Task objective: Scan the records for "Moving". Report each line that includes it.

------------------------------

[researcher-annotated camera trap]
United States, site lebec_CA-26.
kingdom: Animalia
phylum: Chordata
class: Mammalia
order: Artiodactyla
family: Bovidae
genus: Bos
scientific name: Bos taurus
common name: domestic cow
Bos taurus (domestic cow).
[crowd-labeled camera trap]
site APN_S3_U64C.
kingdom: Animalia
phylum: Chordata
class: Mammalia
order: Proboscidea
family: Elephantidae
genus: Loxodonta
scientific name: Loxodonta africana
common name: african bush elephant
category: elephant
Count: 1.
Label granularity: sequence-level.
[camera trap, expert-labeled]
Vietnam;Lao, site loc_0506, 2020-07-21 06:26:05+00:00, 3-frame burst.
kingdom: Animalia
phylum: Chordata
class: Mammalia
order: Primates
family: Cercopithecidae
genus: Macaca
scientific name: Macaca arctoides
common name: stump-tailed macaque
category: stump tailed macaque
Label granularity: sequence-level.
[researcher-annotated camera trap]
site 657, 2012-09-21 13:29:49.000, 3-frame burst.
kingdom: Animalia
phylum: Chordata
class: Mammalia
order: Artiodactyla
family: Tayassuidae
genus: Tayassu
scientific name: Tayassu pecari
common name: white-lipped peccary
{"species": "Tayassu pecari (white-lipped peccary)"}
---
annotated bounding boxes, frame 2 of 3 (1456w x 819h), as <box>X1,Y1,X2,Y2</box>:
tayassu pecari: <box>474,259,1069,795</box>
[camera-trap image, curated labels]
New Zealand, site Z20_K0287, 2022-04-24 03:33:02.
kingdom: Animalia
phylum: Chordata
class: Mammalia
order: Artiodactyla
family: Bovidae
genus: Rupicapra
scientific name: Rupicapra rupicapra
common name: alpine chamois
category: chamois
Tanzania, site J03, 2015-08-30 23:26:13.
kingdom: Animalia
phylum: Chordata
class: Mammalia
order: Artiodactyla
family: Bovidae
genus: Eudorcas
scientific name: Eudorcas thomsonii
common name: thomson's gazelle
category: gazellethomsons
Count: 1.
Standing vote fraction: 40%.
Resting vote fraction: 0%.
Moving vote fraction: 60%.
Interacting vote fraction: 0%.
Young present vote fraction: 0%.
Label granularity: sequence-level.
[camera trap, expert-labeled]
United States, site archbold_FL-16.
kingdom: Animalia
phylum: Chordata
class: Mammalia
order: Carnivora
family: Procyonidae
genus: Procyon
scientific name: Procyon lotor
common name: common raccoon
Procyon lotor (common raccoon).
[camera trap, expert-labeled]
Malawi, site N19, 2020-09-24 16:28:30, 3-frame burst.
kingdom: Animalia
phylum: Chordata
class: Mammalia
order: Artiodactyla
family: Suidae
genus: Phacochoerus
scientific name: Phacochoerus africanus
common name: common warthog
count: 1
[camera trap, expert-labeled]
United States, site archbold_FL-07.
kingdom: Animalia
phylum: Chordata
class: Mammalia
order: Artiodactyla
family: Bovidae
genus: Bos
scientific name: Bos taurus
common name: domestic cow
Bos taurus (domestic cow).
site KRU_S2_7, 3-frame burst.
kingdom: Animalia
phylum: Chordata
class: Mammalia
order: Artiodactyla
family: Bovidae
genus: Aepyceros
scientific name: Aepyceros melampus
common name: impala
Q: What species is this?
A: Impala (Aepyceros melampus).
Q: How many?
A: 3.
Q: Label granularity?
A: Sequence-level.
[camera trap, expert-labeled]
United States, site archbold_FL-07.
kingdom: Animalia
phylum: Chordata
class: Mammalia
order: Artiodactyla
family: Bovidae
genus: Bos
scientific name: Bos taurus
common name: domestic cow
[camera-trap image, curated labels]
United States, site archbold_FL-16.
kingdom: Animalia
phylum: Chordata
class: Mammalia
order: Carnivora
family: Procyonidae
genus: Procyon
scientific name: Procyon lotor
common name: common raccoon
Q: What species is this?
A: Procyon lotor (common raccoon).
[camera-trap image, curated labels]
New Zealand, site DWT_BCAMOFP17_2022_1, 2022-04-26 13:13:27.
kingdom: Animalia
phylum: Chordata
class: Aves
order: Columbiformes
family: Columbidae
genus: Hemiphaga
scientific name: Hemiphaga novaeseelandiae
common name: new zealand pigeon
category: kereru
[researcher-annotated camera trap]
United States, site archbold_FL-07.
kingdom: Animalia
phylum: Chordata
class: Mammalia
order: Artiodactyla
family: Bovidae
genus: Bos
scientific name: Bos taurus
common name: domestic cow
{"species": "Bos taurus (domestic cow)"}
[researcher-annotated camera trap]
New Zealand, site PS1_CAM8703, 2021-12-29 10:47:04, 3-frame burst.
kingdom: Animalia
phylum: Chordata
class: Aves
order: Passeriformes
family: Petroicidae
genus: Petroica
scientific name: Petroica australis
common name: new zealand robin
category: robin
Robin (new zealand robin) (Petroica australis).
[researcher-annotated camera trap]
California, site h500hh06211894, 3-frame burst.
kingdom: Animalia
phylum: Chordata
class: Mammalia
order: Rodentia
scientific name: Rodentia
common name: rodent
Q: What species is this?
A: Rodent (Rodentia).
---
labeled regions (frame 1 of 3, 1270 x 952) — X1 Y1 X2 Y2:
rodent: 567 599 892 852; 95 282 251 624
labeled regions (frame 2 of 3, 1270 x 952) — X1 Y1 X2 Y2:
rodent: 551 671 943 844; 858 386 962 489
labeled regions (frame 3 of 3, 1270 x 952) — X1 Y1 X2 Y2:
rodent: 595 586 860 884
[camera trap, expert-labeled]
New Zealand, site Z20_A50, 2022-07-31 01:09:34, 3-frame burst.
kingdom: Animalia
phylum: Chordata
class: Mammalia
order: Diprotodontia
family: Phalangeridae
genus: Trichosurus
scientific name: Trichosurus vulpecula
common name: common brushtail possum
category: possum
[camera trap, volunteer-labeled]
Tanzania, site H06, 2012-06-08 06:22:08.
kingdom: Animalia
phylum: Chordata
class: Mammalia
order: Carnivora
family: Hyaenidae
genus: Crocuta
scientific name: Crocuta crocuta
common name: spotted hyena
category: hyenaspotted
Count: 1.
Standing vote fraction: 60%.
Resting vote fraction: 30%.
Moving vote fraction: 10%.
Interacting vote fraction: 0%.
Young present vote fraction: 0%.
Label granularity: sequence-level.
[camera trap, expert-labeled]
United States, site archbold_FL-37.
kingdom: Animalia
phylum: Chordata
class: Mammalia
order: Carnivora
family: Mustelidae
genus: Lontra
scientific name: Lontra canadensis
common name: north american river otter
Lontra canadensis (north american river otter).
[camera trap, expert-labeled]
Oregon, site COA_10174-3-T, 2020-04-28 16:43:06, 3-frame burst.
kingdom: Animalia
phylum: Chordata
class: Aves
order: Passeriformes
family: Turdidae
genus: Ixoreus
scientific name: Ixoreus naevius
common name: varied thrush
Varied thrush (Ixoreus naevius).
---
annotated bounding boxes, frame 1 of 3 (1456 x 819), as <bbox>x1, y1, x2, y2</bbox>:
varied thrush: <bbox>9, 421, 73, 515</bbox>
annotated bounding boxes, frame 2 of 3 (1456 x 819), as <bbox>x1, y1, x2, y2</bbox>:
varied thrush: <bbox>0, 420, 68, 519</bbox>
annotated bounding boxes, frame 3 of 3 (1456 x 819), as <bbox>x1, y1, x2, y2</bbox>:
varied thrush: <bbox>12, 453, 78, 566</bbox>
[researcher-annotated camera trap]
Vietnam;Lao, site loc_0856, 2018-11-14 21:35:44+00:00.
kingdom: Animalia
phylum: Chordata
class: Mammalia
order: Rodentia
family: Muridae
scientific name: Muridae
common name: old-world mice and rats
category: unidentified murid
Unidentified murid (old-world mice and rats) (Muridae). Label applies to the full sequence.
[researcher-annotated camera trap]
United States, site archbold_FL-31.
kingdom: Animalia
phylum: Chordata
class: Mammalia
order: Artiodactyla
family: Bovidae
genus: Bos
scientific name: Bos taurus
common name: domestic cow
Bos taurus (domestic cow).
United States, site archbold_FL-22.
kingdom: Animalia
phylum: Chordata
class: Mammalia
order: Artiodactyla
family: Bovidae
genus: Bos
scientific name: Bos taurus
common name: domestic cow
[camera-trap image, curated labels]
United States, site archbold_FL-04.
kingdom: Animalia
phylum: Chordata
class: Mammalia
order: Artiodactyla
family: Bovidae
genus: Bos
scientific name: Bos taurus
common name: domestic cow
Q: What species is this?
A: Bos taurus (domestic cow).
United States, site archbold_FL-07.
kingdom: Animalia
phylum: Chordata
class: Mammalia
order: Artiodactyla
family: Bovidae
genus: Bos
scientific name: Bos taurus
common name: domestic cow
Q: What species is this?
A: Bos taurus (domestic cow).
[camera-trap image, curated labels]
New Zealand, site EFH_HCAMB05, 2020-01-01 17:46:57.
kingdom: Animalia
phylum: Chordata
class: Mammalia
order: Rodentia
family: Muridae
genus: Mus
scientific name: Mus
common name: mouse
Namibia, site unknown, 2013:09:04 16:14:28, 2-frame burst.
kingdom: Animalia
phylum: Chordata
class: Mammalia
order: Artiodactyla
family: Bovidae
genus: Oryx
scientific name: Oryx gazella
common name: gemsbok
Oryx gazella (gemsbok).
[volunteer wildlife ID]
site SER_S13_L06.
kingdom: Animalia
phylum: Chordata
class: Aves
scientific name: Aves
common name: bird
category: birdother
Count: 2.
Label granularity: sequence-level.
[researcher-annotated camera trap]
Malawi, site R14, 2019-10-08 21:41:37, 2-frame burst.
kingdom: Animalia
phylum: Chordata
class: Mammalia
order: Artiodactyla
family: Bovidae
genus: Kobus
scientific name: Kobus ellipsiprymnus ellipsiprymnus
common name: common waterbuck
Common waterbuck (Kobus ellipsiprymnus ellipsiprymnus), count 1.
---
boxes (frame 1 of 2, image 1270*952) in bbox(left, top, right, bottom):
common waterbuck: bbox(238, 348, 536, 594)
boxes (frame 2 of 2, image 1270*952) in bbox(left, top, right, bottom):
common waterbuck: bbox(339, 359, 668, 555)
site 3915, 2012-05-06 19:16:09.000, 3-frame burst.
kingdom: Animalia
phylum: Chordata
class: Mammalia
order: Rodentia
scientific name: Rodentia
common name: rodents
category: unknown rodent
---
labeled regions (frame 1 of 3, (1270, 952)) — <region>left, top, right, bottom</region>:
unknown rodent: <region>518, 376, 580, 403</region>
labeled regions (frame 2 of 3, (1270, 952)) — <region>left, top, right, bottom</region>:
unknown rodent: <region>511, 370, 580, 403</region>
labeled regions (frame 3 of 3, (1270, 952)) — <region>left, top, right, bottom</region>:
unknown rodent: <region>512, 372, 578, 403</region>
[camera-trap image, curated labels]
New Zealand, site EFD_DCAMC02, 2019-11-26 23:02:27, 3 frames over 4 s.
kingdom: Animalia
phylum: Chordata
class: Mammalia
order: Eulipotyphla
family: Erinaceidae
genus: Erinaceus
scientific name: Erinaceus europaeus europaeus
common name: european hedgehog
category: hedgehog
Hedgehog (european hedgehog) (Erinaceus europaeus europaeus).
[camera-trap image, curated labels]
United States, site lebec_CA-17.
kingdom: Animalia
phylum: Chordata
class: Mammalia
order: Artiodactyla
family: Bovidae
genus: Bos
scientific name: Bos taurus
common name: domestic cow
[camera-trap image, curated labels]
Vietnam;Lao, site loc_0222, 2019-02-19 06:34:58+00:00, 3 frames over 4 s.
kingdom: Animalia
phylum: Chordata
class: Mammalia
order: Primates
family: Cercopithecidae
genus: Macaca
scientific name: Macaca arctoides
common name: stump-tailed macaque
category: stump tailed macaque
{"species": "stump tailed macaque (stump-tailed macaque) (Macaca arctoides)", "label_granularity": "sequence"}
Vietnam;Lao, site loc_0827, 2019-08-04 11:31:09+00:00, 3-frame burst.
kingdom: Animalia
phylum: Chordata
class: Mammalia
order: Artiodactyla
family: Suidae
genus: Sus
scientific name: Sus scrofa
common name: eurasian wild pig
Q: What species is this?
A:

------------------------------

Task solution:
Moving vote fraction: 60%.
Moving vote fraction: 10%.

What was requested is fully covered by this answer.